When I was using it I was doing it myself and just learning how to build webpages. I was abll to get it installed, and get it up online and it worked great but when I went looking for a more professional page the designer choose a diferent route.

Katrina


----------



## marcmarcmarc (Jun 20, 2009)

hey guys,

I wondered how many of this forum use this plugin. I've installed it and I actually like it.

But I've experienced problems with some basic functions like the variations or the checkout page and the plugin-forum isn't a big help on this.


----------



## FoyerClothing (Nov 15, 2007)

We will use it when our site officially launches soon. It works pretty well, although it has some quirks. If you are not experienced in wordpress / php / css I would not reccomend it. And the forum support is nil, I would personally go with Shopp if I did it again, but I've also never used that so I can't say for sure, this you can get as a trial

Anyhow

www.foyerclothing.com/shop/

is what it will look like, but it'll have shirt photos instead of dogs! more or less, I'm still working on it though


----------



## marcmarcmarc (Jun 20, 2009)

I'm not completely lost when it comes to php and html and right now I'm emailing with one of their developers. So if he comes up with a solution I'm fine with WP e-commerce.
But thanks for the shopp tip though. I'll take a look at it.

Did you experience any problems with the implementation?


----------



## marcmarcmarc (Jun 20, 2009)

FoyerClothing said:


> We will use it when our site officially launches soon. It works pretty well, although it has some quirks. If you are not experienced in wordpress / php / css I would not reccomend it. And the forum support is nil, I would personally go with Shopp if I did it again, but I've also never used that so I can't say for sure, this you can get as a trial
> 
> Anyhow
> 
> ...


 
thanks a lot for the shopp tip again! I switched now.
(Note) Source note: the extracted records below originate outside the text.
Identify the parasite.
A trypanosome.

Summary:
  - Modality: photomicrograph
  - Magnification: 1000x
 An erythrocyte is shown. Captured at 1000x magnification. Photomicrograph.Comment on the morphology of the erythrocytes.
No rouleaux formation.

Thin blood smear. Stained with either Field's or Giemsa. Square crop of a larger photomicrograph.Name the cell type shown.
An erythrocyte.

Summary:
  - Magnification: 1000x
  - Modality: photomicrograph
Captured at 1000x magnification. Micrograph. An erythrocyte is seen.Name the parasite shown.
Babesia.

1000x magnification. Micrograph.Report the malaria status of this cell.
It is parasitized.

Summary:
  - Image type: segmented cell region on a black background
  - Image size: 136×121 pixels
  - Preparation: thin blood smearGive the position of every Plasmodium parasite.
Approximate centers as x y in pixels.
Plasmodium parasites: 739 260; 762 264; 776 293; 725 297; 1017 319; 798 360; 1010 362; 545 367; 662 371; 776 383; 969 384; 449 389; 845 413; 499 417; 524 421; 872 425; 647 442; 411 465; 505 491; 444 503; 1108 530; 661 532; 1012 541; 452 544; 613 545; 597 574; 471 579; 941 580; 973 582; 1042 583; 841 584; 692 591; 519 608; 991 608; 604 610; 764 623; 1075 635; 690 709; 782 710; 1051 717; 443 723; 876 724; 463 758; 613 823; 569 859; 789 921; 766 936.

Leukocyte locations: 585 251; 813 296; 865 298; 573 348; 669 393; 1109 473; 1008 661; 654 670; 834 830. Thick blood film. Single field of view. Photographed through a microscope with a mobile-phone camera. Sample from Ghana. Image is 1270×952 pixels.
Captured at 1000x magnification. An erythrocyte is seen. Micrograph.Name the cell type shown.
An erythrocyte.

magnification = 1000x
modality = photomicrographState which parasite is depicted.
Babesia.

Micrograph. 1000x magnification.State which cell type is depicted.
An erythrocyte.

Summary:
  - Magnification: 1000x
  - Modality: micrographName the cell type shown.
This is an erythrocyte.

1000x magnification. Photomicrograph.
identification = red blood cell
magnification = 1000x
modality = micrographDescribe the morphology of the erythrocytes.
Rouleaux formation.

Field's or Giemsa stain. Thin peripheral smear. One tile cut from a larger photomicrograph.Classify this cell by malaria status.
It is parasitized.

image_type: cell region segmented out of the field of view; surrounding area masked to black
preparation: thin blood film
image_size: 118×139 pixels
Everything is seems to work and I think it's even a bit better with how it handles accounts and other stuff.
thanks!


----------



## yourAlamo (Oct 28, 2007)

any other input from people on this?

--
I use other carts for my main business, but am thinking the Word Press e-commerce module will be a decent, low cost solution to get rolling.


----------



## maiasaura (Nov 11, 2009)

I'm completely fed up with the Wordpress e-commerce plugin. The 'documentation' reads like it was written in Russian and Babelfished into English. There is zero support on the forums. I went with it because the developer seemed to say it works with Word Press themes. What they meant was it uses the 'same theme system' as WordPress. I spent a week on this, installed it twice and my WordPress theme is still different from the wp-commerce theme. Also it's built on the obsolete e-commerce engine, and there are tons of versions or THAT floating around all similarly named and mutually exclusive. 

I'll look at Shopp again, but I'm not hopeful.


----------



## marcmarcmarc (Jun 20, 2009)

@maiasaura:
I'm totally feeling you! 
I've been pissed off by the bad support and the various issues with the wp-ecommerce solution as well...
I'm using the shopp software now and it's working very well so far (still I am the only test-user). but one thing is a big negative point with that solution - they won't offer you a manual payment option before the next version. for me that's a no-go since i wanna sell to europeans and here bank transfer is still a very common payment method. 

anyways, i can recommend shopp. especially if you don't need the bank transfer payment option.


----------